Critical FortiClient EMS Zero-Day Exposes UK Enterprise Networks Through Authentication Bypass

A critical zero-day vulnerability in Fortinet's FortiClient EMS is under active exploitation, allowing attackers to bypass authentication and execute arbitrary code on endpoint management systems widely deployed across UK mid-market organisations. CVE-2026-35616 represents an immediate threat to enterprise network security, with attackers requiring no prior credentials to compromise affected systems.
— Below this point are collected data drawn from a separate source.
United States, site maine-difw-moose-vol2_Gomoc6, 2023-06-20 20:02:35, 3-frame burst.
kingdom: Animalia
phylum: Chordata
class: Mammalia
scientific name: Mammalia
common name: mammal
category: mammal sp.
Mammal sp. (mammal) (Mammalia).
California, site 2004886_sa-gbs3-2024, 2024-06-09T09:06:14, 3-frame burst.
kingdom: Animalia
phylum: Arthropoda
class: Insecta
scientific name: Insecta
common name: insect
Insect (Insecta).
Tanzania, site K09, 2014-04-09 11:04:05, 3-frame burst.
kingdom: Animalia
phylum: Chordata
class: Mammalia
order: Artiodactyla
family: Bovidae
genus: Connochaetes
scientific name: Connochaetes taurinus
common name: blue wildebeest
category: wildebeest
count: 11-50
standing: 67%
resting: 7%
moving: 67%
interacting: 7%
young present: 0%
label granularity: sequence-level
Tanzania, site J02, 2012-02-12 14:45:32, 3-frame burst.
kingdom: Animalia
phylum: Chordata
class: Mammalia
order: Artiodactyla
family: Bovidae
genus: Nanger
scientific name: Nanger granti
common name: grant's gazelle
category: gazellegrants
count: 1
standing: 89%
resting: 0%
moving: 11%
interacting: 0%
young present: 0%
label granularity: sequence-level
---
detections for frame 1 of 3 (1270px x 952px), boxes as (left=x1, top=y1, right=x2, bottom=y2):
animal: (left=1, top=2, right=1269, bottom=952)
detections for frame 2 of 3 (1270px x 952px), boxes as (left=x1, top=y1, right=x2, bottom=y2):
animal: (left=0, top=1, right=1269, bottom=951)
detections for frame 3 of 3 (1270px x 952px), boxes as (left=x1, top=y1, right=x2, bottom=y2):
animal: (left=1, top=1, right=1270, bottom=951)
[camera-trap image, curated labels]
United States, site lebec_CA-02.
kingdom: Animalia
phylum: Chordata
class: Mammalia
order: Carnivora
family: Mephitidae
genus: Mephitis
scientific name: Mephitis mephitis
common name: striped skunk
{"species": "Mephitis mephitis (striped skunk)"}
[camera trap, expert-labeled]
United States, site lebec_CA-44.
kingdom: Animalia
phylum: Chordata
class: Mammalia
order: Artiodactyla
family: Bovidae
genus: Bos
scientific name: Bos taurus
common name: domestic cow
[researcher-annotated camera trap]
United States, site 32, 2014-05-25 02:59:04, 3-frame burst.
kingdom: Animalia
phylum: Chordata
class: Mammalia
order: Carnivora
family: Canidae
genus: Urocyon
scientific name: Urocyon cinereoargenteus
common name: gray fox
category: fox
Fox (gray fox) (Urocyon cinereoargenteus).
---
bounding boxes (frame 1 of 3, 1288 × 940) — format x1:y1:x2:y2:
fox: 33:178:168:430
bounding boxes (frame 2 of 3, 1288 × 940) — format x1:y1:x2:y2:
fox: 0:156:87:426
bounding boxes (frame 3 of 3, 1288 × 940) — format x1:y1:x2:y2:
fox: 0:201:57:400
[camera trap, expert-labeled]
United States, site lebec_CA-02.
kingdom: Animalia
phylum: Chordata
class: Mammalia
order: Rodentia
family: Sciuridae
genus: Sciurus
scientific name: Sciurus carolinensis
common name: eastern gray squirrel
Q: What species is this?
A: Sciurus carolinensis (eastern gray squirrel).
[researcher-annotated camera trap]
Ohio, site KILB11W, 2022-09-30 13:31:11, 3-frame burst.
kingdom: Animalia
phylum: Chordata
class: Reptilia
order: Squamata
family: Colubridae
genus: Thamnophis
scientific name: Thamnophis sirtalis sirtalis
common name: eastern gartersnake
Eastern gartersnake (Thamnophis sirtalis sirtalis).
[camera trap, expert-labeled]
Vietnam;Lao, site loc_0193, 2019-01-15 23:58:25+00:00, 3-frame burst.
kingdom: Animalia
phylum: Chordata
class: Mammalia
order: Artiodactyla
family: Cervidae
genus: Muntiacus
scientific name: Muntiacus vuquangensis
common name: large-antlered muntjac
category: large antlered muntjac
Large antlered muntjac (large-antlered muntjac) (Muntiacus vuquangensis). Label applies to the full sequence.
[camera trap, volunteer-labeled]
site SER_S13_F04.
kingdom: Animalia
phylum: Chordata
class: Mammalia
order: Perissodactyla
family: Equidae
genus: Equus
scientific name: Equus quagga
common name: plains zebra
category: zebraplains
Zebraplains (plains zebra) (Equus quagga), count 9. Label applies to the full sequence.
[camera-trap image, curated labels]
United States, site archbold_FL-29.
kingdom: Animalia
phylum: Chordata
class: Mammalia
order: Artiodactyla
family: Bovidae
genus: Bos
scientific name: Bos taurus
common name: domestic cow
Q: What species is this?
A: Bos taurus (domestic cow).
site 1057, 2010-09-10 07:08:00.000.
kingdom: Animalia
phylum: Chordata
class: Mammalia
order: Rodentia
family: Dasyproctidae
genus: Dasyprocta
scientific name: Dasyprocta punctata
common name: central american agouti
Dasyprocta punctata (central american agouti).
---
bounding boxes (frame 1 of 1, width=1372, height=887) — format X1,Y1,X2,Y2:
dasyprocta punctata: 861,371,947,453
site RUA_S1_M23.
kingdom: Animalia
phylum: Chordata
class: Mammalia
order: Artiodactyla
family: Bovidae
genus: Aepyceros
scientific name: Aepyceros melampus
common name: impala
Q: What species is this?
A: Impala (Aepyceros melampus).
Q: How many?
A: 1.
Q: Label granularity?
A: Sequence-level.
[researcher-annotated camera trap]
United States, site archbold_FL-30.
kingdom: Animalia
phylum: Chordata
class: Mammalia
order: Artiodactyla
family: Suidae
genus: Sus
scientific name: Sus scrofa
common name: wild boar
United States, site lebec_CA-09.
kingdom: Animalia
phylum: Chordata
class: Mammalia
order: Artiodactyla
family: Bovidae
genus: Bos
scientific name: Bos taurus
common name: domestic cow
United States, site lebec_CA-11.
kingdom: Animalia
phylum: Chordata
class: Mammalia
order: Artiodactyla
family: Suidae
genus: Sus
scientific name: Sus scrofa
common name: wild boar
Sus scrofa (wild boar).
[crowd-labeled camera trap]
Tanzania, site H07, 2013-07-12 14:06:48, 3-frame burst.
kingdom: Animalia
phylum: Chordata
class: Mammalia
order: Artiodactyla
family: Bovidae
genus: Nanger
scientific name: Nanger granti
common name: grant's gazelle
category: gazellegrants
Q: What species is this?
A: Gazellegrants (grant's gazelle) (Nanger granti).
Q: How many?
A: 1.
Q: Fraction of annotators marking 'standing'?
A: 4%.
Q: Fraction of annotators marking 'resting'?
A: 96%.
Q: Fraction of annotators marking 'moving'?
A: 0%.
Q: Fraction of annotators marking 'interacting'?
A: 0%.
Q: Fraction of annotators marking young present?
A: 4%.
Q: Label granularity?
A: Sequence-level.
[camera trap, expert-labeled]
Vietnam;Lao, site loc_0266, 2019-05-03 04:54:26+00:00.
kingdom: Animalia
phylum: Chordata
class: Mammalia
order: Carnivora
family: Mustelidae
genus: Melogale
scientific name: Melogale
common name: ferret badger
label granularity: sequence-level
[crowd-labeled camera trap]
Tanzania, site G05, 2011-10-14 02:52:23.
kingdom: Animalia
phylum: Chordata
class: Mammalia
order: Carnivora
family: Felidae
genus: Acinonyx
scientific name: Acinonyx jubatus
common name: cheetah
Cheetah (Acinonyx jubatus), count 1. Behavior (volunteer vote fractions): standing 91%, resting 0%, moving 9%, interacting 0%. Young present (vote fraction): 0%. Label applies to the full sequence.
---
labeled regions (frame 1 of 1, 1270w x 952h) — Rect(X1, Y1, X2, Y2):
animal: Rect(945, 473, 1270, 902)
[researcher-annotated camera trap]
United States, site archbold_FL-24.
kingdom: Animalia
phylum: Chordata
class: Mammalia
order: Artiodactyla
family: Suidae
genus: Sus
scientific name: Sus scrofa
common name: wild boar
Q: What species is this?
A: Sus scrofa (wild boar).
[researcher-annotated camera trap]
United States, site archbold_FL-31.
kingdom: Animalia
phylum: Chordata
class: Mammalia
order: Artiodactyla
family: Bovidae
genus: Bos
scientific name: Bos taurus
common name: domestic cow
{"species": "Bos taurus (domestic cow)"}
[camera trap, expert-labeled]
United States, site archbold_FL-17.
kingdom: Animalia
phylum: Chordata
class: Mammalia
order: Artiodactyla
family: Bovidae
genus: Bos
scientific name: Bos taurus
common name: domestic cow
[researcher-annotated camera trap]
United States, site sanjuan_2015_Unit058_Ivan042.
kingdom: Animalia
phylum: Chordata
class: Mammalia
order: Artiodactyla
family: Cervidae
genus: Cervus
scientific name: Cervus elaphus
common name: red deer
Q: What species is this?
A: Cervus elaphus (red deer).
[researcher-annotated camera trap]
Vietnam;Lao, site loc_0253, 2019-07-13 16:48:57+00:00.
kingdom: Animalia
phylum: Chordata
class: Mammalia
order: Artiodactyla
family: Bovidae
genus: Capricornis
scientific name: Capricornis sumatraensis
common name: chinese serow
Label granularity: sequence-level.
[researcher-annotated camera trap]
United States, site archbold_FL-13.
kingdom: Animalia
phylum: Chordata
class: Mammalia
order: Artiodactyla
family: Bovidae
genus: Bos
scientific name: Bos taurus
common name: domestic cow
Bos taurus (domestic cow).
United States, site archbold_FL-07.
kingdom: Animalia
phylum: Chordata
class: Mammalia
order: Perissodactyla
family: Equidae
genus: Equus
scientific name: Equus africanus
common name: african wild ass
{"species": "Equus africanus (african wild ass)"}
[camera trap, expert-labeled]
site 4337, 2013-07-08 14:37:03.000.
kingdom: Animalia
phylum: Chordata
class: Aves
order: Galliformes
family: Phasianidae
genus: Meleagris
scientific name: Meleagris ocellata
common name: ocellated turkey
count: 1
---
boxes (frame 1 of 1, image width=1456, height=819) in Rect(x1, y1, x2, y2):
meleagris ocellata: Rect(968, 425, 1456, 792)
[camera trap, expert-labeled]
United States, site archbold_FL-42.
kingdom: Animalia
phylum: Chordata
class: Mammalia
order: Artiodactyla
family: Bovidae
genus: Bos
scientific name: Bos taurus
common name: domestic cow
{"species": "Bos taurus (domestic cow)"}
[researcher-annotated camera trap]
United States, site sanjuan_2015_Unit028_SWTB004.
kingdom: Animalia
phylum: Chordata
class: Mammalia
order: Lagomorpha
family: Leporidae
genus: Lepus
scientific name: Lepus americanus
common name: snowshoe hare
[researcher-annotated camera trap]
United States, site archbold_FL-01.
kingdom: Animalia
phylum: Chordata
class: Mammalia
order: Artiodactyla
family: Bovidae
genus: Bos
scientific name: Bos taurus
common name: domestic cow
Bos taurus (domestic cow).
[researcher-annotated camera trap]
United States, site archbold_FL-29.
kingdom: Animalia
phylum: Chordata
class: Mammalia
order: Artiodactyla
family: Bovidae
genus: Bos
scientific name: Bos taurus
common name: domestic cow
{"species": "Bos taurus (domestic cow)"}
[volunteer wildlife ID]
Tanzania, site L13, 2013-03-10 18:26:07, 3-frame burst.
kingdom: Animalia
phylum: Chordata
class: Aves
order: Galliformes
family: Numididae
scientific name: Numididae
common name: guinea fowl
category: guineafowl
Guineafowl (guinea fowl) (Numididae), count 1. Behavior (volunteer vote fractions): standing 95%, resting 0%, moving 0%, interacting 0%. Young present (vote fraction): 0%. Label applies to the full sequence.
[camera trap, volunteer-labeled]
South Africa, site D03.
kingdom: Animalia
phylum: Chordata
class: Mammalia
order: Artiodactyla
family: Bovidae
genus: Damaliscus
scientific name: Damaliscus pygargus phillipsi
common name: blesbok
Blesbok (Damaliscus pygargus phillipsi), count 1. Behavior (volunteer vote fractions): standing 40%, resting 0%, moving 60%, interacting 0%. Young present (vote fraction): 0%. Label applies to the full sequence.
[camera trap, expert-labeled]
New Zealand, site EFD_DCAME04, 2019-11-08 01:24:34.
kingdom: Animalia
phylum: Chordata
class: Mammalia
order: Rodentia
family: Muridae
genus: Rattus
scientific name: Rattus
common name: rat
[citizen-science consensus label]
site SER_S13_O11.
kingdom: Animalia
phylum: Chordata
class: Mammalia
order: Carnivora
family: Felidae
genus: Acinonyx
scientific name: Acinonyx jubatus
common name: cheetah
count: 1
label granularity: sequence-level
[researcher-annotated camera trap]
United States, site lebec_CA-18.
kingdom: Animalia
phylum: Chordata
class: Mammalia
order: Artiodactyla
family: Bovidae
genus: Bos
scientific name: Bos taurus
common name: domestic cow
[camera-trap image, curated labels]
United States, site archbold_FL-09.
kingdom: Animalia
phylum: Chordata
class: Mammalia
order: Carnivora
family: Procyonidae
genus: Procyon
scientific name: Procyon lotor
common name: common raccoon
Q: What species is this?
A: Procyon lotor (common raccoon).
Fortinet confirmed the flaw carries a CVSS score of 9.1 and affects FortiClient EMS versions 7.4.5 and 7.4.6. FortiClient EMS is an endpoint management system that centralises security policy deployment, monitoring, and control across enterprise devices - making it a high-value target for attackers seeking lateral movement capabilities.

Key Facts:
- CVE-2026-35616 enables unauthenticated remote code execution via crafted API requests
- Active exploitation confirmed by Fortinet with emergency hotfixes now available
- Vulnerability affects FortiClient EMS versions 7.4.5 and 7.4.6 with CVSS score of 9.1
- Endpoint management systems provide privileged access to enterprise device fleets

What Makes This Vulnerability So Dangerous?

According to reporting from Help Net Security, the authentication bypass allows attackers to send specially crafted API requests to FortiClient EMS servers, gaining unauthorised access without valid credentials. This creates a direct pathway into enterprise networks through systems specifically designed to manage endpoint security policies. The vulnerability's severity stems from FortiClient EMS's privileged position within network infrastructure - compromise of these systems can facilitate mass deployment of malware across managed endpoints or extraction of sensitive configuration data.

The active exploitation timeline suggests organised threat actors have developed working exploits, potentially targeting the substantial installed base of Fortinet products across UK organisations. Similar supply chain-style attacks have demonstrated how attackers leverage trusted infrastructure components to achieve broad network compromise.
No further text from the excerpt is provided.